■ **Problem to work on**:
Each entry in the block below needs to be copied out exactly.

▼

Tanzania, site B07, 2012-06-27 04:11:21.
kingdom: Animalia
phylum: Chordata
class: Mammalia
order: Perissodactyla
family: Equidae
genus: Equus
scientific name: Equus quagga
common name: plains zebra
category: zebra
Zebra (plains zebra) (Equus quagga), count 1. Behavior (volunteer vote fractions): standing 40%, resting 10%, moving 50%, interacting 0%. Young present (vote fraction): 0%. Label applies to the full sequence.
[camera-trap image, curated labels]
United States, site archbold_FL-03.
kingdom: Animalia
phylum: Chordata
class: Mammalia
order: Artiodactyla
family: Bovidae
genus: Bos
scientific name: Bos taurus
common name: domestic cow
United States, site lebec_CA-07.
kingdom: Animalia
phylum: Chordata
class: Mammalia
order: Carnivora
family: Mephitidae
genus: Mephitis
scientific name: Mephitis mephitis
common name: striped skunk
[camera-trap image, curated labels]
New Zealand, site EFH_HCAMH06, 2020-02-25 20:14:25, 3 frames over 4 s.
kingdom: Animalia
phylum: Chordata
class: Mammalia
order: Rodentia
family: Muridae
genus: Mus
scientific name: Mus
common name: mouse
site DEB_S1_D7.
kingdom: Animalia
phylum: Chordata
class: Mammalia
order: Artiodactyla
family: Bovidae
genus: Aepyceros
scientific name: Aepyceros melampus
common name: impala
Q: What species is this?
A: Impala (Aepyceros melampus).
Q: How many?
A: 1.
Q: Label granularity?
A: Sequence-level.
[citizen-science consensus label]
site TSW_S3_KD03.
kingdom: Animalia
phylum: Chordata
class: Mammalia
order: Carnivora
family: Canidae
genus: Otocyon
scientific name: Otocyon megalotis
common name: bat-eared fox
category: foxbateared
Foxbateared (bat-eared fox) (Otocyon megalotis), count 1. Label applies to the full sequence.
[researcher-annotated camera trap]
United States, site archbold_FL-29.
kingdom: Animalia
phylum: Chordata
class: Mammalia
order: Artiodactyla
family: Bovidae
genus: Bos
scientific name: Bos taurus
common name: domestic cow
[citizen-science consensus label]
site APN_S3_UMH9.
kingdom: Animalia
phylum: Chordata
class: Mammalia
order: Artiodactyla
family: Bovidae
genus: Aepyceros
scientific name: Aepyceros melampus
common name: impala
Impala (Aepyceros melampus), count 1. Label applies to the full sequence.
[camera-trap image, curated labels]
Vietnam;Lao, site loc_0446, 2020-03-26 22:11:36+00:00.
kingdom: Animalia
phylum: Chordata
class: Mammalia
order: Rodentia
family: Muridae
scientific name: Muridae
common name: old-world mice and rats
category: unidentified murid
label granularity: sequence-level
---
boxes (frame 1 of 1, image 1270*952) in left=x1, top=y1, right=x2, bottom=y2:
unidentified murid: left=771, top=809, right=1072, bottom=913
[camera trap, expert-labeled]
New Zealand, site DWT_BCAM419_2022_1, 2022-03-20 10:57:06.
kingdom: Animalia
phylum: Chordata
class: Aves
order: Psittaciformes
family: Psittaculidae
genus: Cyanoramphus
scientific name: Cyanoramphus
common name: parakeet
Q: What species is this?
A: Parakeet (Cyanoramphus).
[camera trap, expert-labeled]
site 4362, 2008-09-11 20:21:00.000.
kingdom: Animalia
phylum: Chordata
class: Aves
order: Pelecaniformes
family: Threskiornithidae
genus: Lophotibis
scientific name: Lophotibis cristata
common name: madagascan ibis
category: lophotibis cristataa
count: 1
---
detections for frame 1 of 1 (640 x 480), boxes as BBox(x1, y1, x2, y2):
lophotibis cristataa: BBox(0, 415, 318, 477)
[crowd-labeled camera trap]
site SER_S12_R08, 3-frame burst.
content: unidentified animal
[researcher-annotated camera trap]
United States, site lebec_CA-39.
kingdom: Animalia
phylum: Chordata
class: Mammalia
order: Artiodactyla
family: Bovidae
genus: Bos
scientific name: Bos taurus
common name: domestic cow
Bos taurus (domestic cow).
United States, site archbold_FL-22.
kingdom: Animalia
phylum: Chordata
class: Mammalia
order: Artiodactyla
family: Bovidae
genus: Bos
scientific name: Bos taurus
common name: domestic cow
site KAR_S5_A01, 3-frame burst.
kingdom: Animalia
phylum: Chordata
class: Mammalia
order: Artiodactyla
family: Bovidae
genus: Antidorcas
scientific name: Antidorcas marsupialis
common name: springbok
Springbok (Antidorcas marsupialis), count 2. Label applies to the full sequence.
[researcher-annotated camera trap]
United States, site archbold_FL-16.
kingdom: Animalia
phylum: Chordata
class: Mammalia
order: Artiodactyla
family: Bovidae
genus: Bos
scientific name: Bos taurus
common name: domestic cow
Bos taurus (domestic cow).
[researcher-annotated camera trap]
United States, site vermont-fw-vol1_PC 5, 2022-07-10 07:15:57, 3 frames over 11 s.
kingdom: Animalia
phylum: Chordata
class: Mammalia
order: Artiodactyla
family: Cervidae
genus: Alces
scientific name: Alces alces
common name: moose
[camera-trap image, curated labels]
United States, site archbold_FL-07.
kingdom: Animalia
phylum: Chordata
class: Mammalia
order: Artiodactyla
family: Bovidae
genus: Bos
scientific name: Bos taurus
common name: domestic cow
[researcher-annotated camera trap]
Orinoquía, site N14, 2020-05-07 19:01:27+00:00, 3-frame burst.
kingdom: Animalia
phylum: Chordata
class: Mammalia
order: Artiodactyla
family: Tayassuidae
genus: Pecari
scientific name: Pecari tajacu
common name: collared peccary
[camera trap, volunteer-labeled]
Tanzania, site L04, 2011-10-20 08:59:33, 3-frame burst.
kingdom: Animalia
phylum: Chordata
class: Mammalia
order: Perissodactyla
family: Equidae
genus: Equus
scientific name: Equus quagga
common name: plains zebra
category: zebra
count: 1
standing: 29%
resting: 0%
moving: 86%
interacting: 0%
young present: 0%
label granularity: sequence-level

▲

■ **Response to the exercise**:
Tanzania, site B07, 2012-06-27 04:11:21.
kingdom: Animalia
phylum: Chordata
class: Mammalia
order: Perissodactyla
family: Equidae
genus: Equus
scientific name: Equus quagga
common name: plains zebra
category: zebra
Zebra (plains zebra) (Equus quagga), count 1. Behavior (volunteer vote fractions): standing 40%, resting 10%, moving 50%, interacting 0%. Young present (vote fraction): 0%. Label applies to the full sequence.
[camera-trap image, curated labels]
United States, site archbold_FL-03.
kingdom: Animalia
phylum: Chordata
class: Mammalia
order: Artiodactyla
family: Bovidae
genus: Bos
scientific name: Bos taurus
common name: domestic cow
United States, site lebec_CA-07.
kingdom: Animalia
phylum: Chordata
class: Mammalia
order: Carnivora
family: Mephitidae
genus: Mephitis
scientific name: Mephitis mephitis
common name: striped skunk
[camera-trap image, curated labels]
New Zealand, site EFH_HCAMH06, 2020-02-25 20:14:25, 3 frames over 4 s.
kingdom: Animalia
phylum: Chordata
class: Mammalia
order: Rodentia
family: Muridae
genus: Mus
scientific name: Mus
common name: mouse
site DEB_S1_D7.
kingdom: Animalia
phylum: Chordata
class: Mammalia
order: Artiodactyla
family: Bovidae
genus: Aepyceros
scientific name: Aepyceros melampus
common name: impala
Q: What species is this?
A: Impala (Aepyceros melampus).
Q: How many?
A: 1.
Q: Label granularity?
A: Sequence-level.
[citizen-science consensus label]
site TSW_S3_KD03.
kingdom: Animalia
phylum: Chordata
class: Mammalia
order: Carnivora
family: Canidae
genus: Otocyon
scientific name: Otocyon megalotis
common name: bat-eared fox
category: foxbateared
Foxbateared (bat-eared fox) (Otocyon megalotis), count 1. Label applies to the full sequence.
[researcher-annotated camera trap]
United States, site archbold_FL-29.
kingdom: Animalia
phylum: Chordata
class: Mammalia
order: Artiodactyla
family: Bovidae
genus: Bos
scientific name: Bos taurus
common name: domestic cow
[citizen-science consensus label]
site APN_S3_UMH9.
kingdom: Animalia
phylum: Chordata
class: Mammalia
order: Artiodactyla
family: Bovidae
genus: Aepyceros
scientific name: Aepyceros melampus
common name: impala
Impala (Aepyceros melampus), count 1. Label applies to the full sequence.
[camera-trap image, curated labels]
Vietnam;Lao, site loc_0446, 2020-03-26 22:11:36+00:00.
kingdom: Animalia
phylum: Chordata
class: Mammalia
order: Rodentia
family: Muridae
scientific name: Muridae
common name: old-world mice and rats
category: unidentified murid
label granularity: sequence-level
---
boxes (frame 1 of 1, image 1270*952) in left=x1, top=y1, right=x2, bottom=y2:
unidentified murid: left=771, top=809, right=1072, bottom=913
[camera trap, expert-labeled]
New Zealand, site DWT_BCAM419_2022_1, 2022-03-20 10:57:06.
kingdom: Animalia
phylum: Chordata
class: Aves
order: Psittaciformes
family: Psittaculidae
genus: Cyanoramphus
scientific name: Cyanoramphus
common name: parakeet
Q: What species is this?
A: Parakeet (Cyanoramphus).
[camera trap, expert-labeled]
site 4362, 2008-09-11 20:21:00.000.
kingdom: Animalia
phylum: Chordata
class: Aves
order: Pelecaniformes
family: Threskiornithidae
genus: Lophotibis
scientific name: Lophotibis cristata
common name: madagascan ibis
category: lophotibis cristataa
count: 1
---
detections for frame 1 of 1 (640 x 480), boxes as BBox(x1, y1, x2, y2):
lophotibis cristataa: BBox(0, 415, 318, 477)
[crowd-labeled camera trap]
site SER_S12_R08, 3-frame burst.
content: unidentified animal
[researcher-annotated camera trap]
United States, site lebec_CA-39.
kingdom: Animalia
phylum: Chordata
class: Mammalia
order: Artiodactyla
family: Bovidae
genus: Bos
scientific name: Bos taurus
common name: domestic cow
Bos taurus (domestic cow).
United States, site archbold_FL-22.
kingdom: Animalia
phylum: Chordata
class: Mammalia
order: Artiodactyla
family: Bovidae
genus: Bos
scientific name: Bos taurus
common name: domestic cow
site KAR_S5_A01, 3-frame burst.
kingdom: Animalia
phylum: Chordata
class: Mammalia
order: Artiodactyla
family: Bovidae
genus: Antidorcas
scientific name: Antidorcas marsupialis
common name: springbok
Springbok (Antidorcas marsupialis), count 2. Label applies to the full sequence.
[researcher-annotated camera trap]
United States, site archbold_FL-16.
kingdom: Animalia
phylum: Chordata
class: Mammalia
order: Artiodactyla
family: Bovidae
genus: Bos
scientific name: Bos taurus
common name: domestic cow
Bos taurus (domestic cow).
[researcher-annotated camera trap]
United States, site vermont-fw-vol1_PC 5, 2022-07-10 07:15:57, 3 frames over 11 s.
kingdom: Animalia
phylum: Chordata
class: Mammalia
order: Artiodactyla
family: Cervidae
genus: Alces
scientific name: Alces alces
common name: moose
[camera-trap image, curated labels]
United States, site archbold_FL-07.
kingdom: Animalia
phylum: Chordata
class: Mammalia
order: Artiodactyla
family: Bovidae
genus: Bos
scientific name: Bos taurus
common name: domestic cow
[researcher-annotated camera trap]
Orinoquía, site N14, 2020-05-07 19:01:27+00:00, 3-frame burst.
kingdom: Animalia
phylum: Chordata
class: Mammalia
order: Artiodactyla
family: Tayassuidae
genus: Pecari
scientific name: Pecari tajacu
common name: collared peccary
[camera trap, volunteer-labeled]
Tanzania, site L04, 2011-10-20 08:59:33, 3-frame burst.
kingdom: Animalia
phylum: Chordata
class: Mammalia
order: Perissodactyla
family: Equidae
genus: Equus
scientific name: Equus quagga
common name: plains zebra
category: zebra
count: 1
standing: 29%
resting: 0%
moving: 86%
interacting: 0%
young present: 0%
label granularity: sequence-level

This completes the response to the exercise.